Le rassemblement des jeunes chômeurs de la région a été réprimé par la police qui « a aspergé les manifestants de gaz lacrymogène et a attaqué même les passants à coup de matraques », témoigne Atef Affi. En même temps, des jeunes chômeurs ont entamé, ce matin, un sit-in au siège de la délégation de Regueb ( 40 km de Sidi Bouzid) pour demander le développement régional, l’emploi et l’ouverture du dossier de la corruption.
À Jebeniana (Sfax ), une grande manifestation a eu lieu, cet après-midi, au centre-ville, appelant à ouvrir le dossier du développement et de l’emploi mais aussi à la démission du gouvernement actuel. Deux sit-in se poursuivent aux sièges de la municipalité et de la délégation depuis mardi 19 janvier.
À El Hamma (Gabes), les manifestants ont barré la route nationale n°16 qui relie Gabes à Kebili pour exiger d’être reçus par les responsables locaux.
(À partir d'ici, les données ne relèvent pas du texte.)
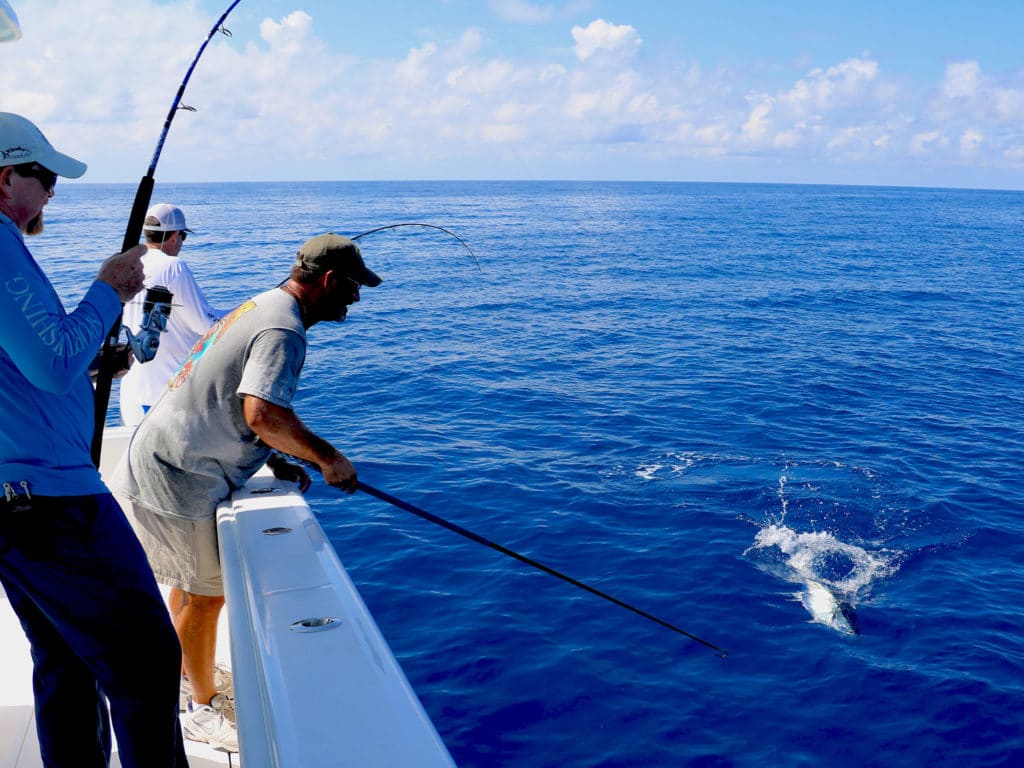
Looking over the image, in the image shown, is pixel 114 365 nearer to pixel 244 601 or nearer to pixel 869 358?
pixel 244 601

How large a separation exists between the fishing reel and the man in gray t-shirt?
148 millimetres

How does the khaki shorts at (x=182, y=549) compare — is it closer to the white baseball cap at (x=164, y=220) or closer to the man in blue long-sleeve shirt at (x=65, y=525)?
the man in blue long-sleeve shirt at (x=65, y=525)

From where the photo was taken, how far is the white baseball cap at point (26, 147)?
206cm

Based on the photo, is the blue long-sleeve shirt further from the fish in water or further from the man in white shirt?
the fish in water

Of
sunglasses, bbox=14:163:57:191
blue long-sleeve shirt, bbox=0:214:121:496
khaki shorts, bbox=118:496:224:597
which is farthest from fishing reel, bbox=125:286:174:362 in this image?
sunglasses, bbox=14:163:57:191

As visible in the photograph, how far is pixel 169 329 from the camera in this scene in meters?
4.86

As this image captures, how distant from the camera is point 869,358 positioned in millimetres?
17781

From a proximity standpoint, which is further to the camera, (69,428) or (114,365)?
(114,365)

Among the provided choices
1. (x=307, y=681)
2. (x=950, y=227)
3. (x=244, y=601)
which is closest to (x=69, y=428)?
(x=244, y=601)

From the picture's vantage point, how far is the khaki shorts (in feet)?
9.97

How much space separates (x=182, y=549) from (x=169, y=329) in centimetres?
217

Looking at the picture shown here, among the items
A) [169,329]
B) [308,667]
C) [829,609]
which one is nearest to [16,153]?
[308,667]

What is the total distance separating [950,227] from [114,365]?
7104 centimetres

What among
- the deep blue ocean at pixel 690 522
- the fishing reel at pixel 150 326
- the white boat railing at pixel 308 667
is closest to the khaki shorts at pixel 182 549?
the white boat railing at pixel 308 667
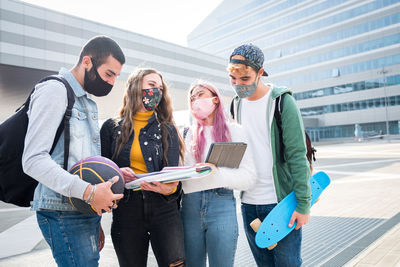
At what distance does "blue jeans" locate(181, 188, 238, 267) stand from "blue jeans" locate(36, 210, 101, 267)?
795 millimetres

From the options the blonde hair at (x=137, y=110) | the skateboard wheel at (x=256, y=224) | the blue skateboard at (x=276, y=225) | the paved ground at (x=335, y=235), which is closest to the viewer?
the blue skateboard at (x=276, y=225)

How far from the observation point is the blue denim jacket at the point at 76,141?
6.04ft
Selon Radio Tataouine, toutes les administrations locales ont été fermées durant la journée.
À Gafsa, plusieurs manifestations pacifiques ont eu lieu, rassemblant les diplômés chômeurs et les ouvriers des chantiers. Toujours avec les mêmes demandes, les manifestants ont appelé à l’application de la discrimination positive envers les régions défavorisées.
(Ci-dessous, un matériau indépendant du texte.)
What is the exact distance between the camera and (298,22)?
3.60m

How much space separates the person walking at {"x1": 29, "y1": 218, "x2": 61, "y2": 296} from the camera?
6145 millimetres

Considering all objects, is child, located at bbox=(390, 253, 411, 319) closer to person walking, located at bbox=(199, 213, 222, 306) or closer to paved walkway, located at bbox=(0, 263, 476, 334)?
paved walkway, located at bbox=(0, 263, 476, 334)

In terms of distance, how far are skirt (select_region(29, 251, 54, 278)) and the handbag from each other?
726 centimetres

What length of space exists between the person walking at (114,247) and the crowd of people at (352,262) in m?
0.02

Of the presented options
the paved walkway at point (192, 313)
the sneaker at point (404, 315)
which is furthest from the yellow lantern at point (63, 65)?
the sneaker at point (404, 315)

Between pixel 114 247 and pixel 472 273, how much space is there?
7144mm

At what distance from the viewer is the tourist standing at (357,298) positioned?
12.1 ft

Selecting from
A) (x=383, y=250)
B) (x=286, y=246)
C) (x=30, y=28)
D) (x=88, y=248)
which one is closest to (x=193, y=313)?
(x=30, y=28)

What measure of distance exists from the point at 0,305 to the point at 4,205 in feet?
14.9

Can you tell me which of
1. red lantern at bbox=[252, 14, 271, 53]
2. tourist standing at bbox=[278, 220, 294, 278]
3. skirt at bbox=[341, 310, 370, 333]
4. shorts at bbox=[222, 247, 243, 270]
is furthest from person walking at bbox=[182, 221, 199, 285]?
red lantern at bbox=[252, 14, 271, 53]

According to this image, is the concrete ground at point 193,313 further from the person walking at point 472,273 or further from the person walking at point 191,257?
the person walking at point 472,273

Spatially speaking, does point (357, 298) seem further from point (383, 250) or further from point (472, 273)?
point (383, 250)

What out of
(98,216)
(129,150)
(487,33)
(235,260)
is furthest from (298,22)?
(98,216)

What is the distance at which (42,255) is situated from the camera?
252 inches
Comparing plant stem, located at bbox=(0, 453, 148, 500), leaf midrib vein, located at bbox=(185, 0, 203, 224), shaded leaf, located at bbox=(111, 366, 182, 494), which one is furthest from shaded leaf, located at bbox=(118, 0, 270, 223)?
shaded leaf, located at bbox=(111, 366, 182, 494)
Au Nord-Ouest, plusieurs délégations dans les gouvernorats de Jendouba, Siliana, Béja et le Kef ont continué à manifester pour les mêmes raisons. À Jendouba, des sit-ins ont démarré, dès ce matin, dans de nombreuses délégations. À GharDimaou, Tibar et Siliana, les diplômés chômeurs ont manifesté pour rappeler leur droit à l’emploi et au développement régional.
DEUX GREVES DE LA FAIM A TUNIS
Quinze employés diplômés de la Société tunisienne de l’électricité et du gaz continuent leur 22ème jour de grève de la faim devant le siège de la compagnie, rue Kemal Atatürk à Tunis. Un rassemblement de soutien, organisé par les militants de Manich Msamah (1), a eu lieu. Les grévistes de la faim demandent de régler leurs situations financière et administrative.
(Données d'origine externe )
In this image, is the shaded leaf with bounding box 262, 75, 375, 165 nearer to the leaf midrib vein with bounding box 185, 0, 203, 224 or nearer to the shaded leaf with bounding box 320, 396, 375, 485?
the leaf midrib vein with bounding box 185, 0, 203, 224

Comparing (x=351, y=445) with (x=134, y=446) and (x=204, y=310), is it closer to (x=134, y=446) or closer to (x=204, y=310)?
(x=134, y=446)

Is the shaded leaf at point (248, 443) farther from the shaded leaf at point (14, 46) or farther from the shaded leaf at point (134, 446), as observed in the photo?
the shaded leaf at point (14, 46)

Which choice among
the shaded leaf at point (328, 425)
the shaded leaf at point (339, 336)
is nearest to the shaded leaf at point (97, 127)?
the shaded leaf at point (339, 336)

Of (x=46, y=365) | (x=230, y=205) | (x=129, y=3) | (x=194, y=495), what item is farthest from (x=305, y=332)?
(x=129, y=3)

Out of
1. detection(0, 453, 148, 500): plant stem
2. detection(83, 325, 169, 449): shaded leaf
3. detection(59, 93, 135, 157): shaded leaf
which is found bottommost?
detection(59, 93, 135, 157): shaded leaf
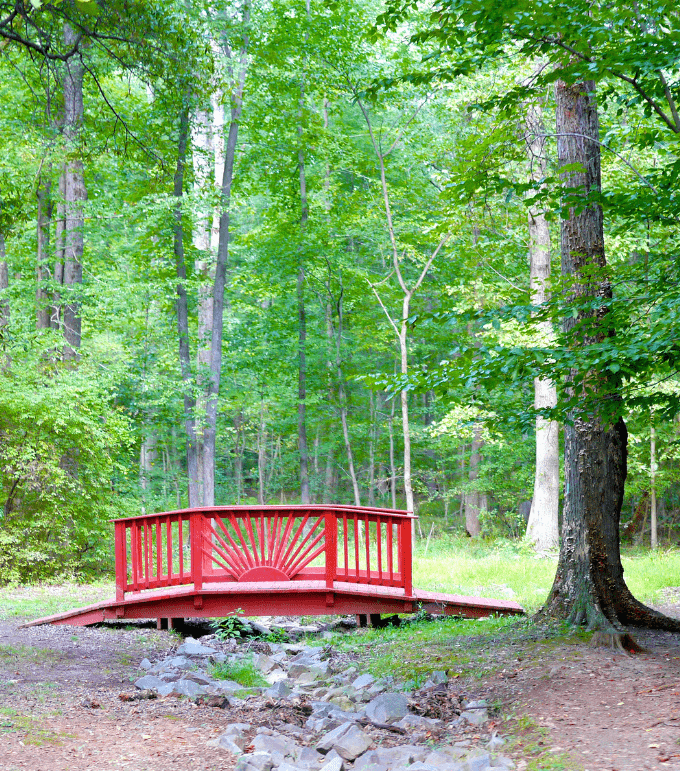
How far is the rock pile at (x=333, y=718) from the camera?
13.2 feet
À la Kasbah, une dizaine de jeunes diplômés chômeurs se sont rassemblés pour rappeler les demandes du mouvement social revendiquant travail et développement. Malgré la forte présence policière, aucune agression n’a été enregistrée durant ce rassemblement pacifique.
Le samedi 22 janvier, huit jeunes de Menzel Bouzayane (Sidi Bouzid) ont entamé une grève de la faim au siège de la Ligue tunisienne des droits de l’homme à Tunis. Les grévistes demandent la mise en application immédiate d’un accord de l’année dernière pour l’emploi. Un sit-in a eu lieu à Menzel Bouzayane durant 47 jours suivi d’une grève de la faim du 22 avril au 4 juin 2015. Les deux actions ont débouché par un accord d’embauche pour 64 jeunes de la région dans la fonction publique. L’accord a été signé par le ministère des Affaires sociales, le Secrétaire général adjoint de l’Ugtt, Bouali Mbarki, un membre de la Ltdh et deux députées de la région Mbarka Aouinia (Front Populaire) et Nozha Bayaoui (Initiative Nationale). « Mais la liste a été modifiée et les autorités locales ont supprimé huit noms. Nous continuerons notre grève de la faim jusqu’à l’application de l’accord du 4 juin 2015 dans son intégralité » nous explique Akram Dhif Allah, un des grévistes de la faim.
NOTE
1) Manich Msamah: "Je ne pardonne pas", campagne lancée par des internautes en 2015 contre le projet de loi du gouvernement visant à amnistier les crimes économiques et financiers commis sous la dictature. Le projet de loi a été rejeté, mais le gouvernement l'a réintroduit dans la loi de budget 2016, qui fait l'objet d'un recours constitutionnel déposée par des partis d'opposition et des syndicats.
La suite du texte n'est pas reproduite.